Reliability Starts at the Top

Reliability Starts at the Top Abstract Chris and Fred discuss how reliability starts at the top of every organization. And by that, we mean … leadership. What does that mean? How can the CEO be more important for reliability performance than the reliability engineer with decades of experience and post-graduate qualifications? Key Points Join Chris and Fred as they discuss how leadership drives reliability. From the top. Topics include: Chris says ‘starts at the top.’ Fred says ‘supported by the top.’ Fred pointed out that a lot of good ideas come from the bottom. And in that way, reliability might not start from the top. Chris doesn’t challenge that, but he thinks that it is the leadership team that start by creating the culture that empowers, enables and encourages employees to come up with great new ideas. What do you think? Boeing is a great example of this. Boeing’s leadership team changed strategies a few years ago. They pushed suppliers to drive down costs (and if they didn’t, they were blacklisted). They tried to guarantee access to the market by launching (ultimately futile) legal action against competitors to try and control access to the North American market. They tried to short-circuit regulatory certification. They started to move away from focusing on great aircraft design.

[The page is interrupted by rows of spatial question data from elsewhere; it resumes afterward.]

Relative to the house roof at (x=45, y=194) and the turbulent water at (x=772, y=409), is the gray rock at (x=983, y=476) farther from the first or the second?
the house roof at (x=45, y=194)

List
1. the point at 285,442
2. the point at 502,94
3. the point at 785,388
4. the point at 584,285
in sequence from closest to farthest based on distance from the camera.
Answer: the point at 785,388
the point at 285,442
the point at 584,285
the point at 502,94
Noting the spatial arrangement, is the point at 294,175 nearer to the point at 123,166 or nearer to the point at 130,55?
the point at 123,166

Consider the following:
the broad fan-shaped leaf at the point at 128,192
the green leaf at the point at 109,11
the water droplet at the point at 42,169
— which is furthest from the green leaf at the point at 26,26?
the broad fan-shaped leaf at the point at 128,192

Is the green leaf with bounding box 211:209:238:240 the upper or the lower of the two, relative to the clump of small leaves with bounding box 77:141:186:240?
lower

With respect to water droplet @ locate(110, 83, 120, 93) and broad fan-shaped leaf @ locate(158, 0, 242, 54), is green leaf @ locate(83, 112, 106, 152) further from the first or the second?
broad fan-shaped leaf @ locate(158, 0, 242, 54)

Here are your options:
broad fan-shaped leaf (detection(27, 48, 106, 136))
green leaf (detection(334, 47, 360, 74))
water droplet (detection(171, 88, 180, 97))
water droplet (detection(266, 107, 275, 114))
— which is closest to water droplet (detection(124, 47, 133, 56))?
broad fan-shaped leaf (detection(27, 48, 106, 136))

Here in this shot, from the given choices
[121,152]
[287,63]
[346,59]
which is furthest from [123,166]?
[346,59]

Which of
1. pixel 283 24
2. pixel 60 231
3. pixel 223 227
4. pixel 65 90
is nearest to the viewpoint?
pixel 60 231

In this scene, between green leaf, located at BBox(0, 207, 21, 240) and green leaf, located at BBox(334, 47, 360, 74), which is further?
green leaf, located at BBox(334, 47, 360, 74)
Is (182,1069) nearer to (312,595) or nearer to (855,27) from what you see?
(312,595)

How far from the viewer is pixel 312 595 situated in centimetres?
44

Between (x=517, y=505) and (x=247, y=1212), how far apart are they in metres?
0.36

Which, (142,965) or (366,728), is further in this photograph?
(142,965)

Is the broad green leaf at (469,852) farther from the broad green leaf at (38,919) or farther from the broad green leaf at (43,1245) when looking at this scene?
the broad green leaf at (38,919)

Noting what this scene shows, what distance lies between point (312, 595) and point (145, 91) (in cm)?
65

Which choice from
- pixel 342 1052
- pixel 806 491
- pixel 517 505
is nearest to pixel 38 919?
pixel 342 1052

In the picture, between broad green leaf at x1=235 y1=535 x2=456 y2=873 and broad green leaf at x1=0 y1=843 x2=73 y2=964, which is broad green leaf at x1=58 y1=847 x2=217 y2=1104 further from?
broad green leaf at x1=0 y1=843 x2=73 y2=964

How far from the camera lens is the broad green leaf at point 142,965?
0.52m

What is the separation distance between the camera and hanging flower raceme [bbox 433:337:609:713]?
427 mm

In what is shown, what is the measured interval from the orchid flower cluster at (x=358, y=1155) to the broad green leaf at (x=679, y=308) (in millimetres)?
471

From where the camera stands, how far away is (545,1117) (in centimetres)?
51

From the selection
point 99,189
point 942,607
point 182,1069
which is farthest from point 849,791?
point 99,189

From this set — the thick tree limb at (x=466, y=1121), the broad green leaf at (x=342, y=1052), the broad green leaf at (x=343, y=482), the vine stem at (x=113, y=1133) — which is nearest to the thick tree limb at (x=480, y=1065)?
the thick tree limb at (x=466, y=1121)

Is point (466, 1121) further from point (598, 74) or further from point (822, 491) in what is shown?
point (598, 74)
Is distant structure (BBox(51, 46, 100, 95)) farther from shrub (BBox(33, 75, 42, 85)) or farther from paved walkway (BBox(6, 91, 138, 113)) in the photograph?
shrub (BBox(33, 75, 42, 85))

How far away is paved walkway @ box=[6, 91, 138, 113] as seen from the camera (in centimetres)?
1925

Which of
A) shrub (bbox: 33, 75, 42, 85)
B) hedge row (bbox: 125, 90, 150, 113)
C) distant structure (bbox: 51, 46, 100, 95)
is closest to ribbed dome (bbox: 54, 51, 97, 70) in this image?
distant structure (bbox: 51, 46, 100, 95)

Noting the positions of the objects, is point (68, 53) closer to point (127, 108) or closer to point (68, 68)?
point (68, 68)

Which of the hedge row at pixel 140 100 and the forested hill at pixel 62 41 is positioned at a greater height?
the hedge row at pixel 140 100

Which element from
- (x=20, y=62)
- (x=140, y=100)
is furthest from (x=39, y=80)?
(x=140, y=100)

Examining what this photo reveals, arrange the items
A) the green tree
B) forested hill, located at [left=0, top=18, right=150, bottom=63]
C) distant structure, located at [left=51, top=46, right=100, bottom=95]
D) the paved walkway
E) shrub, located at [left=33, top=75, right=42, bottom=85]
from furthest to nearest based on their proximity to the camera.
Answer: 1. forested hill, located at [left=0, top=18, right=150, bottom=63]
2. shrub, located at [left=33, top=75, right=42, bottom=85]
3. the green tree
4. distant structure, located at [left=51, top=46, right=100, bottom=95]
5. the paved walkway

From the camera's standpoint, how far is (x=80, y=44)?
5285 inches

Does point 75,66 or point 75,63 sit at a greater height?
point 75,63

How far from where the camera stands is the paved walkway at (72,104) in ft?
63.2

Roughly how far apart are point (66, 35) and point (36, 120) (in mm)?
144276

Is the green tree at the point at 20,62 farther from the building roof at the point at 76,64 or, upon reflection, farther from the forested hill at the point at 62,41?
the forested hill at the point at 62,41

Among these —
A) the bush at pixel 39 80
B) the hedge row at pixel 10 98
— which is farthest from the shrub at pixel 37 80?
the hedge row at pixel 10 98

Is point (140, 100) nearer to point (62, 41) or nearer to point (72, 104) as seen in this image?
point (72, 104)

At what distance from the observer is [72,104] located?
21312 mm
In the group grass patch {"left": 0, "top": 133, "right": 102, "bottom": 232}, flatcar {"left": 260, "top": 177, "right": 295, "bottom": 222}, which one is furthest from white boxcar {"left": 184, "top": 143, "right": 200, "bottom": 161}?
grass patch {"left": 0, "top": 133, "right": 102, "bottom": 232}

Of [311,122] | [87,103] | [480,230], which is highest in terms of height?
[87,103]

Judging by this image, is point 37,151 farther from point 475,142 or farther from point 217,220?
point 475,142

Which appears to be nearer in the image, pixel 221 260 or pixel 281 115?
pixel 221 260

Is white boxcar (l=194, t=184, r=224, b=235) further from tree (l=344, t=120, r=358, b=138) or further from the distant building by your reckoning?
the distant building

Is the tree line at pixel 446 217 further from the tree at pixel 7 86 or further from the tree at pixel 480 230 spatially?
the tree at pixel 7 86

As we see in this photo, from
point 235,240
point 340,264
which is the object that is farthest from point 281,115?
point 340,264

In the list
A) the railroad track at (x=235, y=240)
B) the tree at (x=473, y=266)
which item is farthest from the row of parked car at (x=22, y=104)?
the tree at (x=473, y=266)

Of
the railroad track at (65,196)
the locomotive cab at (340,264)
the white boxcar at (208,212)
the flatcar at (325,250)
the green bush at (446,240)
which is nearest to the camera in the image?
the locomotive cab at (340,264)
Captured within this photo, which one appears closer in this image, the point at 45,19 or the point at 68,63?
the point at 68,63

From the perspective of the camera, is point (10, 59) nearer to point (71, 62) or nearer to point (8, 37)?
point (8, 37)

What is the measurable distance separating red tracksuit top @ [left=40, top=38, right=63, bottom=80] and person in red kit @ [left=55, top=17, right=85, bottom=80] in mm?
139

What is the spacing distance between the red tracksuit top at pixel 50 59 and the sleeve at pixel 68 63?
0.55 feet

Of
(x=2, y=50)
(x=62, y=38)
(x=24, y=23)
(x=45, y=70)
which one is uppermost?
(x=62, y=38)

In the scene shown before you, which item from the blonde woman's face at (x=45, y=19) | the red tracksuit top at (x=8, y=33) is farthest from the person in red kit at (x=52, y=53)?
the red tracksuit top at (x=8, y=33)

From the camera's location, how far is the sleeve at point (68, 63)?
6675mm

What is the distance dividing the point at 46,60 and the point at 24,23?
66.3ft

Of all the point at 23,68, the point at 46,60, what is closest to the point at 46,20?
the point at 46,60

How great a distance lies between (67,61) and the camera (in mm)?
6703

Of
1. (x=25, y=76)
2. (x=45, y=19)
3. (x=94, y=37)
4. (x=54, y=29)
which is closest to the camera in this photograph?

And the investors loved it! Profit went up because costs were cut. But a price had to be paid eventually … and that happened when 737 Max 8 aircraft crashed. You can cost cut yourself right out of business. And engineers often know. Boeing, NASA and lots of other organizations have had engineers warn leadership teams about impending failures. When ‘leadership’ goes against, sound engineering advice, physics rules. It starts at the top. But it needs to go all the way down. One of the most important parts of leadership is to ensure that subordinate leaders are also good leaders. Otherwise, things just stop. And in many cases, leaders can say they value reliability as much as they want, but if they wander into a vendor meeting demanding that they cut costs and do everything faster … then reliability has effectively stopped. Enjoy an episode of Speaking of Reliability. Where you can join friends as they discuss reliability topics. Join us as we discuss topics ranging from design for reliability techniques to field data analysis approaches. Download Audio  RSS Show Notes   The post SOR 654 Reliability Starts at the Top appeared first on Accendo Reliability.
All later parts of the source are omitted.